The Late Great Townes Van Zandt
Van Zandt - The Late Great.jpg
Studio album by Townes Van Zandt
Released 1972
Recorded 1972
Jack Clement Studios, Nashville, Tennessee
Genre Country, Folk
Length 38:31
Label Tomato
Producer Kevin Eggers, Jack Clement
Townes Van Zandt chronology
High, Low and In Between
(1972)
The Late Great Townes Van Zandt
(1972)
Live at the Old Quarter, Houston, Texas
(1977)
Professional ratings
Review scores
Source Rating
AllMusic 4.5/5 stars
Pitchfork Media (8.4/10)

The Late Great Townes Van Zandt is a 1972 studio album by Texas singer-songwriter Townes Van Zandt. It was the second album that he recorded in 1972, and a follow-up to High, Low and In Between. The album is considered by many to be his best and features two of his most covered songs, the Western outlaw ballad "Pancho and Lefty" and the gentle love song "If I Needed You". The album also includes several cover songs, the definitive version of "Sad Cinderella", and Van Zandt's most experimental track, the darkly psychedelic epic "Silver Ships of Andilar".

The Late, Great Townes Van Zandt would be the singer's last studio album for the ailing Poppy Records. It was produced by Van Zandt's manager Kevin Eggers and Jack Clement, with Eggers telling Van Zandt biographer John Kruth in 2007, "Jack produced the basic tracks to 'No Lonesome Tune' and 'Honky Tonkin'. I cut all the basic tracks to everything else and mixed it. The strings on the 'Silver Ships of Andilar' were arranged by Bergen White, one of the few black musicians in Nashville who happened to be the top string arranger in those days." According to the book To Live's To Fly: The Ballad of the Late, Great Townes Van Zandt, Eggers had wanted to overdub drums on "Pancho and Lefty" but Van Zandt vetoed the idea.

The album includes what is Van Zandt's signature tune, the enigmatic "Pancho and Lefty". In an interview that appears in the book Songwriters on Songwriting, Paul Zollo asked if he remembered writing the song, to which Van Zandt replied, "Yes. I was in Dallas. In a hotel room.
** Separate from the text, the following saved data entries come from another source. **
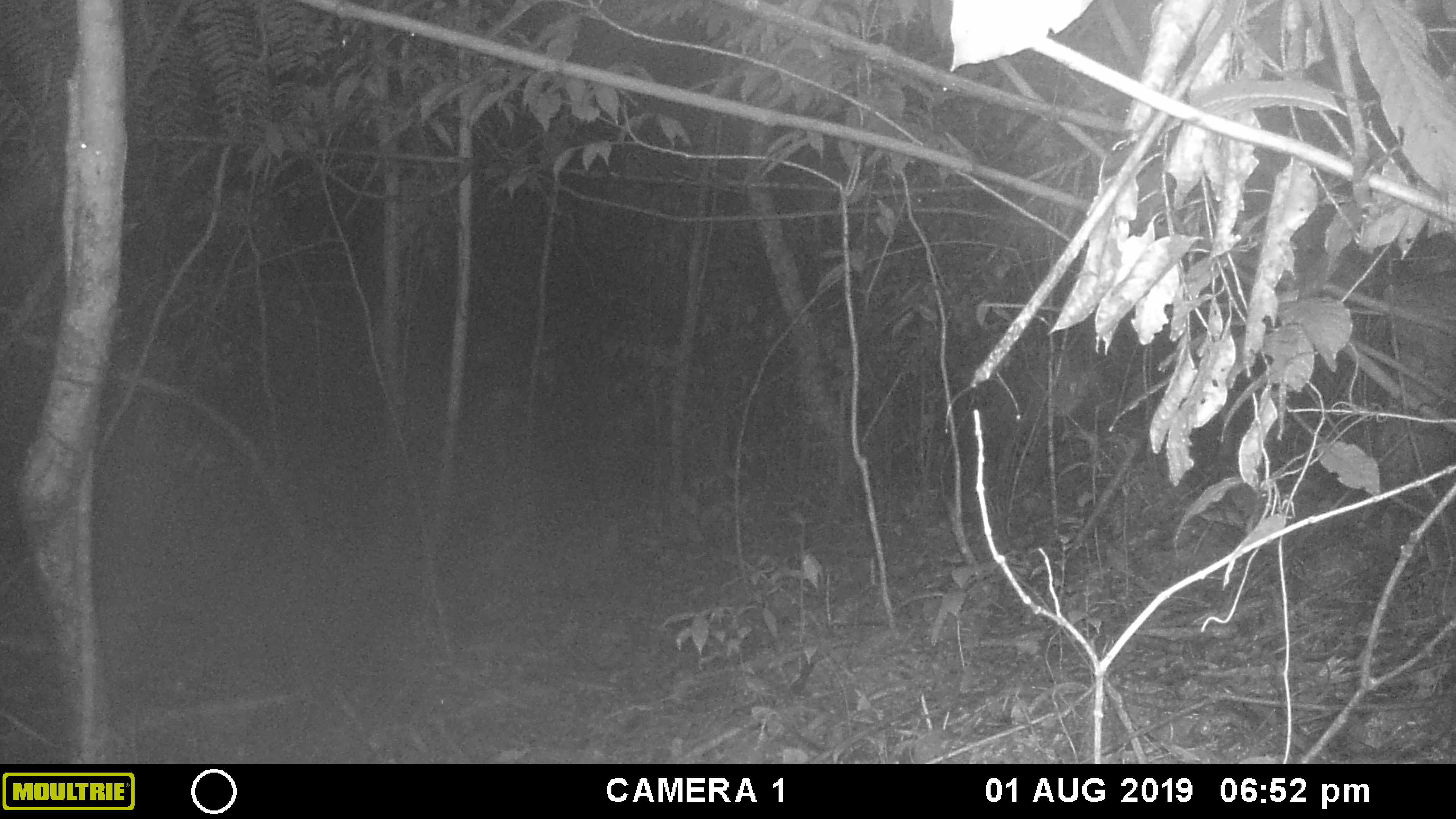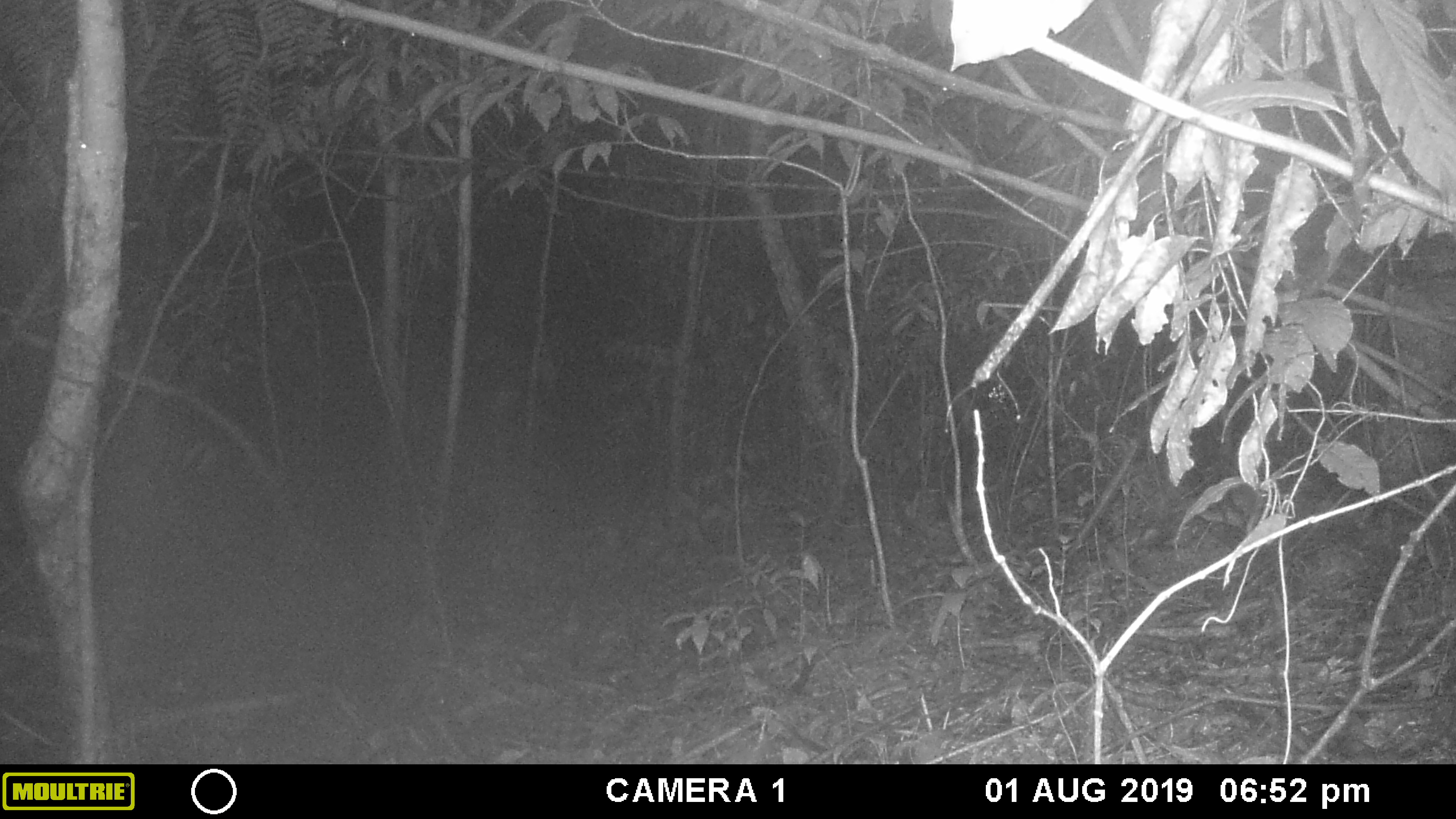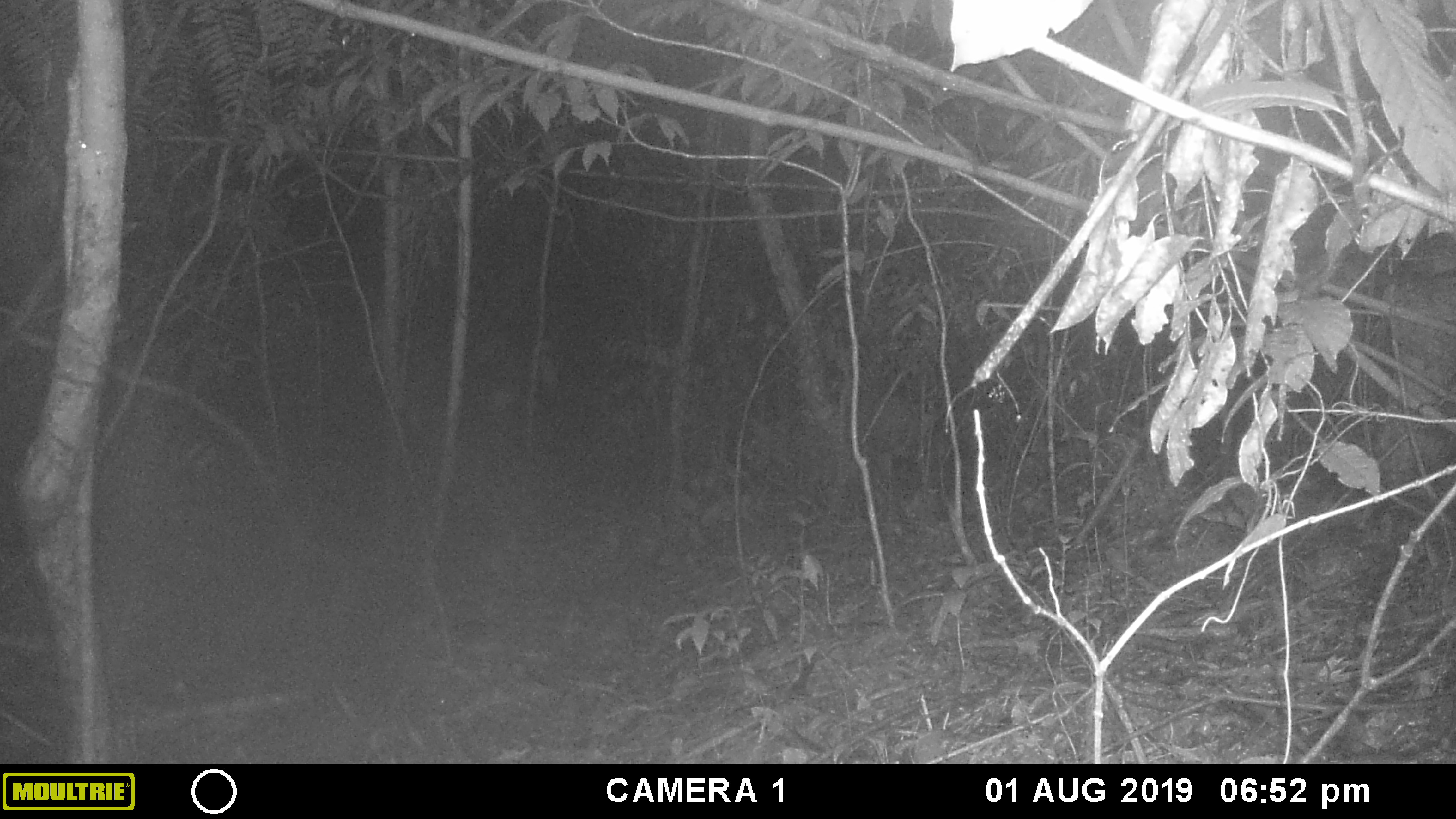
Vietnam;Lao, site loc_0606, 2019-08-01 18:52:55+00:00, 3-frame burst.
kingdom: Animalia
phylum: Chordata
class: Mammalia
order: Artiodactyla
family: Cervidae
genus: Muntiacus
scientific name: Muntiacus rooseveltorum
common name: roosevelt's muntjac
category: roosevelts muntjac group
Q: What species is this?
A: Roosevelts muntjac group (roosevelt's muntjac) (Muntiacus rooseveltorum).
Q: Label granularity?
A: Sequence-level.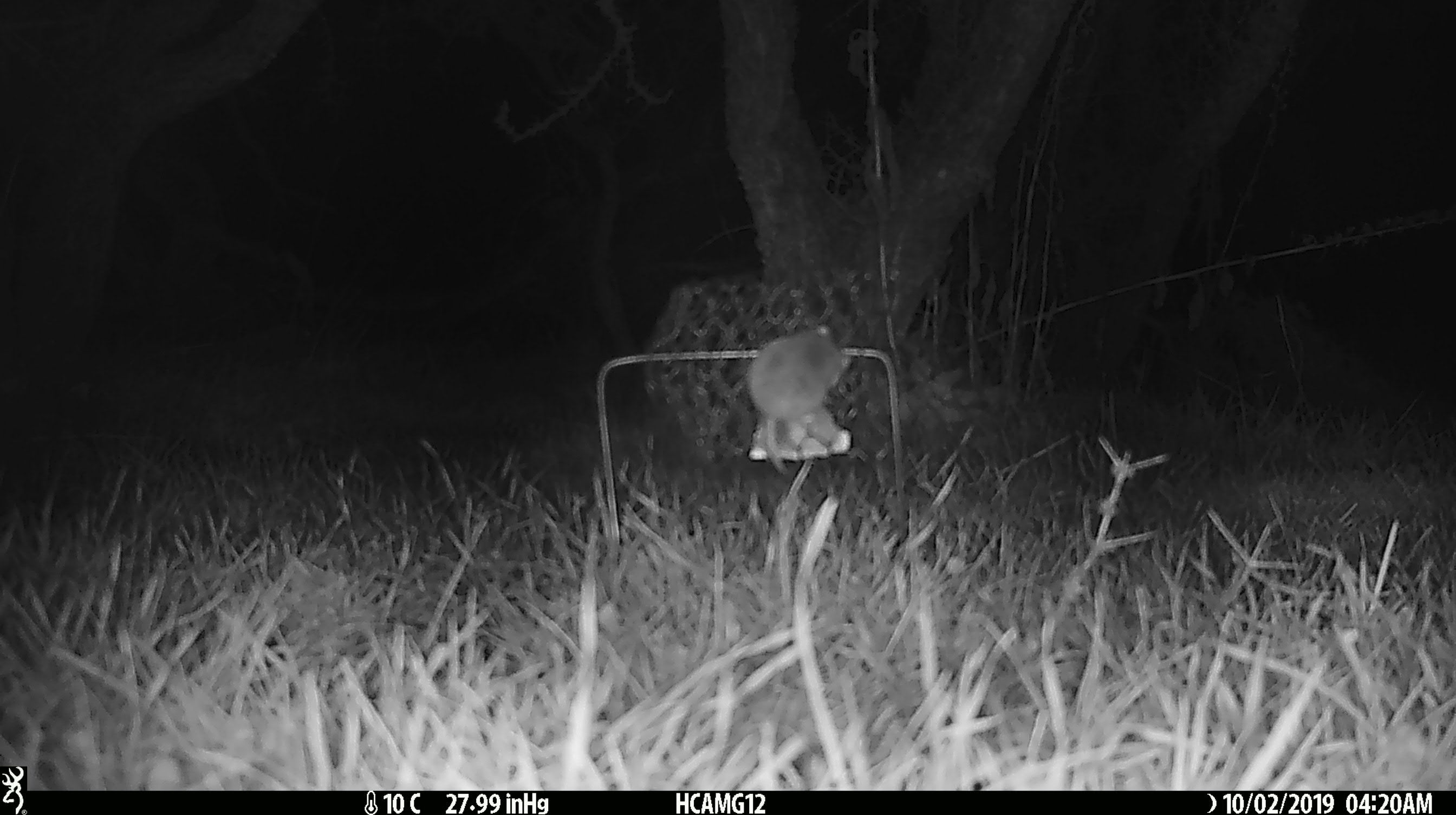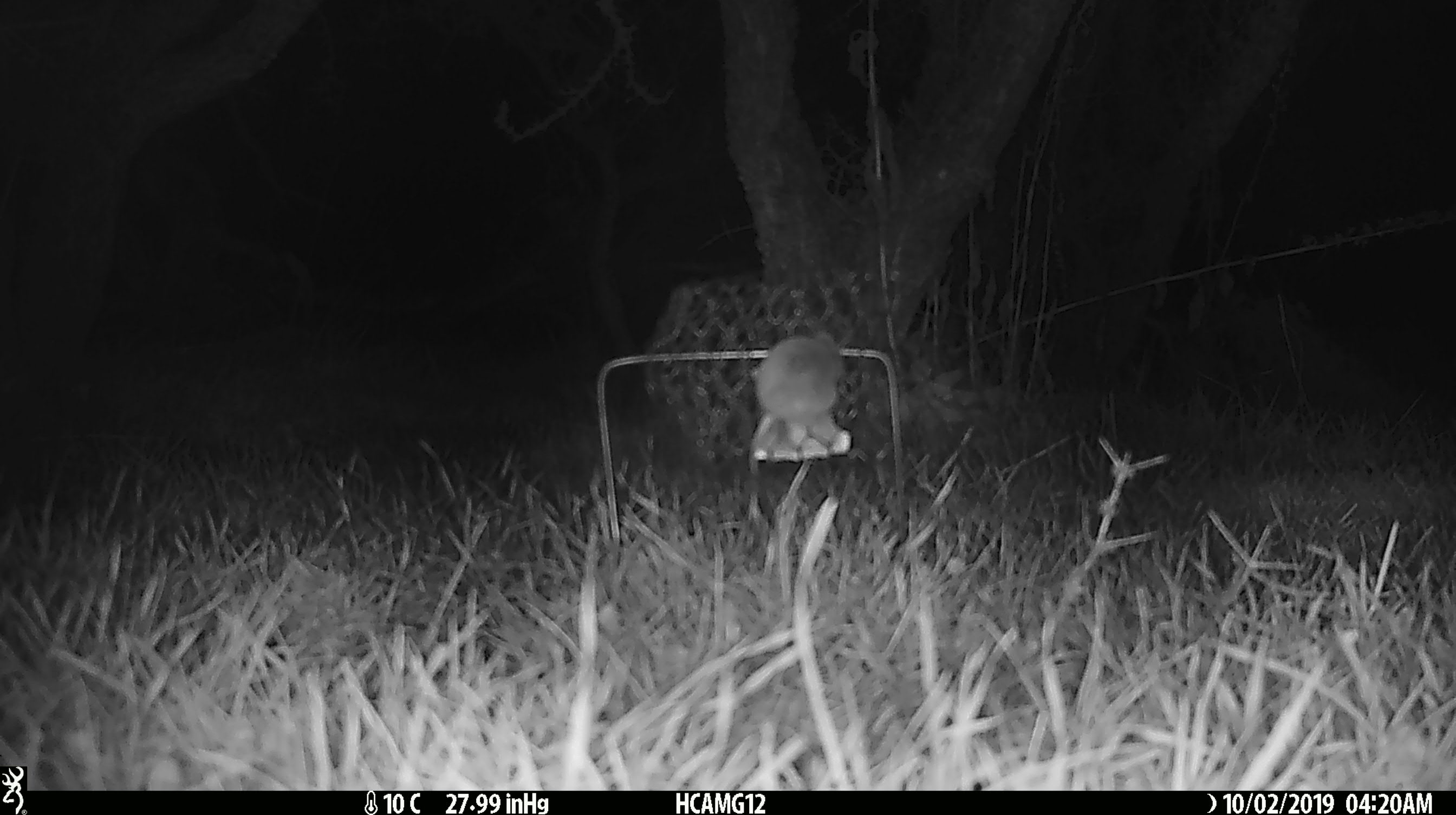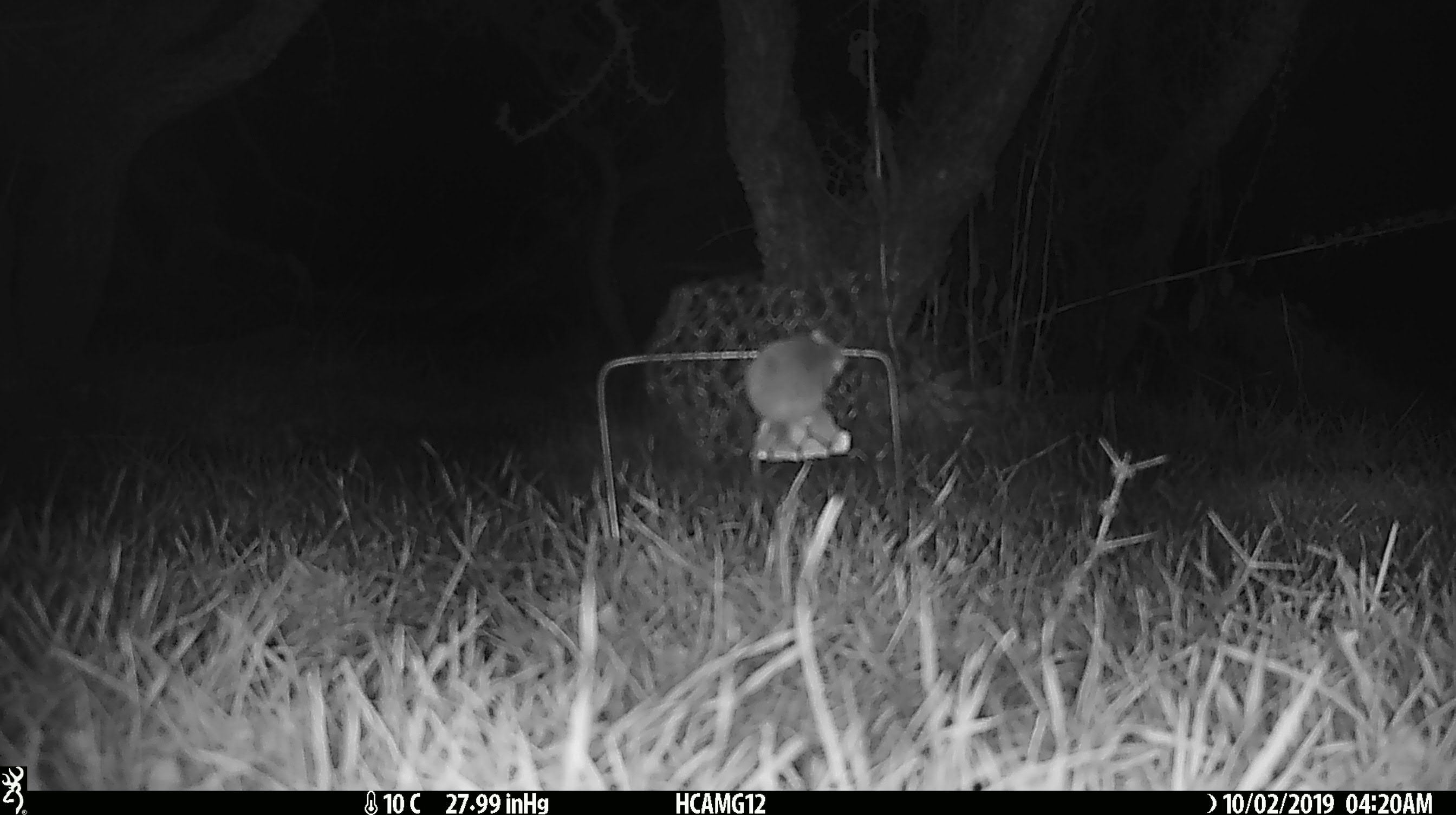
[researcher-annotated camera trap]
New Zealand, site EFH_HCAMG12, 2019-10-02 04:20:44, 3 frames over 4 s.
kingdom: Animalia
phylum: Chordata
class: Mammalia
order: Rodentia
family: Muridae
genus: Mus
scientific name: Mus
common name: mouse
Mouse (Mus).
That one kind of came from not having anything to do and sitting down with the express purpose of writing a song. I took one day and then I played what I had that night at a gig. And a songwriter told me, 'Man, that’s a great. But I don’t think it’s finished.' So I went back to my hotel room the next day and wrote the last verse. The only thing I remember thinking about while I was writing it was consciously thinking that this is not about Pancho Villa." The song tells the story of a Mexican bandit named Pancho and a more mysterious character, Lefty, and implies that Pancho was killed after he was betrayed by his associate Lefty, who was paid off by the Mexican federales. In the 1984 PBS series Austin Pickers, the singer elaborated: "I realize that I wrote it, but it's hard to take credit for the writing, because it came from out of the blue. It came through me and it's a real nice song, and I think I've finally found out what it's about. I've always wondered what it's about. I kinda always knew it wasn't about Pancho Villa, and then somebody told me that Pancho Villa had a buddy whose name in Spanish meant Lefty. But in the song, my song, Pancho gets hung. 'They only let him hang around out of kindness I suppose' and the real Pancho Villa was assassinated."